▶ _Task requirements_:
Rewrite the items from the one containing "Güzel Yazılar Dizisi" through the one containing "BMW 528 2014, 127,000 km - 2.0 l - Bakı", putting "Bianco" in place of "Grigio" and changing nothing else.

▶ _Data_:
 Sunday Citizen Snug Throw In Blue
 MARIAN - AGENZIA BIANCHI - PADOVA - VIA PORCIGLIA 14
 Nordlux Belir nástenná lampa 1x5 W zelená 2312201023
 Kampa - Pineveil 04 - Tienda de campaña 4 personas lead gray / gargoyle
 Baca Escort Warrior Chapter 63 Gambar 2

* * *

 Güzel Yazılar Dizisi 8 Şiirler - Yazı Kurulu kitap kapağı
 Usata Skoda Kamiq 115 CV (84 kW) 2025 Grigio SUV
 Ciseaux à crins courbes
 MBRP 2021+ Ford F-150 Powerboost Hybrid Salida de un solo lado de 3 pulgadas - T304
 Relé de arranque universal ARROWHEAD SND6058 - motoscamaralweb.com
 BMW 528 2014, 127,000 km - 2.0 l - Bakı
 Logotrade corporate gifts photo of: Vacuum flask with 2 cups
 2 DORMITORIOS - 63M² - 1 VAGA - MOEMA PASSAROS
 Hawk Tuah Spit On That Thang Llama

▶ _Your response_:
 Güzel Yazılar Dizisi 8 Şiirler - Yazı Kurulu kitap kapağı
 Usata Skoda Kamiq 115 CV (84 kW) 2025 Bianco SUV
 Ciseaux à crins courbes
 MBRP 2021+ Ford F-150 Powerboost Hybrid Salida de un solo lado de 3 pulgadas - T304
 Relé de arranque universal ARROWHEAD SND6058 - motoscamaralweb.com
 BMW 528 2014, 127,000 km - 2.0 l - Bakı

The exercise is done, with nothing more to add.